Merge pull request #23 from Climate-REF/refactor-intake-based

lewisjared · web-flow · commit 47b015995ff8 · 2025-03-28T19:39:19.000-06:00
Introduce a base class for handling intake-esgf related queries
diff --git a/.github/workflows/ci.yaml b/.github/workflows/ci.yaml
@@ -6,6 +6,10 @@ on:
     branches: [main]
     tags: ['v*']
 
+concurrency:
+  group: ${{ github.workflow }}-${{ github.ref }}
+  cancel-in-progress: true
+
 jobs:
   pre-commit:
     if: ${{ !github.event.pull_request.draft }}
diff --git a/changelog/23.improvement.md b/changelog/23.improvement.md
@@ -0,0 +1 @@
+Refactored intake-esgf-based data requests to have a common base class (`ref_sample_data.data_request.base.IntakeESGFDataRequest`)

§ Input rows:
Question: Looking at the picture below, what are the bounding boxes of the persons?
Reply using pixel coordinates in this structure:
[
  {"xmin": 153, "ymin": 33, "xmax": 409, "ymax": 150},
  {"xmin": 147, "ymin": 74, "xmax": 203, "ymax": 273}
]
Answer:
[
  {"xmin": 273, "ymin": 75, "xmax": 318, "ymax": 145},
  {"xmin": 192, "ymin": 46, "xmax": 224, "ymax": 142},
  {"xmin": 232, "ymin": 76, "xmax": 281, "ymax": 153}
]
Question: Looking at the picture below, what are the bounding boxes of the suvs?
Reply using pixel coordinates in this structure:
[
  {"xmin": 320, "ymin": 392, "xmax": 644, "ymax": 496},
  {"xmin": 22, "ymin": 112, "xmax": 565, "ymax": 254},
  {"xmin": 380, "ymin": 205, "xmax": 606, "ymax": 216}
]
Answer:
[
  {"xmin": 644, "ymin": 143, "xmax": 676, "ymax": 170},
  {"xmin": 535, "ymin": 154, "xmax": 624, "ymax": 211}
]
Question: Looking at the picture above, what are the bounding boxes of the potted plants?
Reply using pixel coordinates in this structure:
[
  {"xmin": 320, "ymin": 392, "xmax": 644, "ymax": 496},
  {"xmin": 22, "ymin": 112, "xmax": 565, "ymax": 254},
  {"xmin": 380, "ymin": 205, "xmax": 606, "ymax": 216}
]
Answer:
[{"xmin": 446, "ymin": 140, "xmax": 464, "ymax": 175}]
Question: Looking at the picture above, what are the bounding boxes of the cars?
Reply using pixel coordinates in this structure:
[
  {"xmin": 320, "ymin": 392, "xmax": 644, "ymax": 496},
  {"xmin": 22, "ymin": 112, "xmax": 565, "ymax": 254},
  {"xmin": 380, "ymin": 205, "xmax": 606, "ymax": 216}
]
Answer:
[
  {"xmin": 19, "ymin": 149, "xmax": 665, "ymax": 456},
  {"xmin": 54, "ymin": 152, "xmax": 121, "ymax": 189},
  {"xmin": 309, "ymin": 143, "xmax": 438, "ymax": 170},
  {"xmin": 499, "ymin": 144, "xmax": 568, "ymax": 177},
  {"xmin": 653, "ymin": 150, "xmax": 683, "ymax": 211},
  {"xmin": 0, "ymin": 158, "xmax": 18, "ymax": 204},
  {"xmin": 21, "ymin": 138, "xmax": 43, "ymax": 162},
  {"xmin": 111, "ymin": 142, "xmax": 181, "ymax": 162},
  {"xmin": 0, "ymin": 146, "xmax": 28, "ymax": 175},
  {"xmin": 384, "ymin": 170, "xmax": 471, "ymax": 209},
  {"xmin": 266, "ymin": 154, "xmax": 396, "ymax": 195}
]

§ Tasks for this exercise:
(1) Which lines of the entries contain the string "Question"? List each one, and note that case counts.
(2) Continue the intake-esgf refactor commit past its final line.
The entries and the intake-esgf refactor commit were taken from separate sources.

§ Responses to the exercise:
(1)
Question: Looking at the picture below, what are the bounding boxes of the persons?
Question: Looking at the picture below, what are the bounding boxes of the suvs?
Question: Looking at the picture above, what are the bounding boxes of the potted plants?
Question: Looking at the picture above, what are the bounding boxes of the cars?

(2)
diff --git a/scripts/fetch_test_data.py b/scripts/fetch_test_data.py
@@ -6,43 +6,13 @@
 import pooch
 import typer
 import xarray as xr
-from intake_esgf import ESGFCatalog
 
 from ref_sample_data import CMIP6Request, DataRequest, Obs4MIPsRequest
 
 OUTPUT_PATH = Path("data")
 app = typer.Typer()
 
 
-def fetch_datasets(request: DataRequest, quiet: bool) -> pd.DataFrame:
-    """
-    Fetch the datasets from ESGF.
-
-    Parameters
-    ----------
-    request
-        The request object
-    quiet
-        Whether to suppress progress messages from intake-esgf
-
-    Returns
-    -------
-        Dataframe that contains metadata and paths to the fetched datasets
-    """
-    cat = ESGFCatalog()
-
-    cat.search(**request.facets)
-    if request.remove_ensembles:
-        cat.remove_ensembles()
-
-    path_dict = cat.to_path_dict(prefer_streaming=False, minimal_keys=False, quiet=quiet)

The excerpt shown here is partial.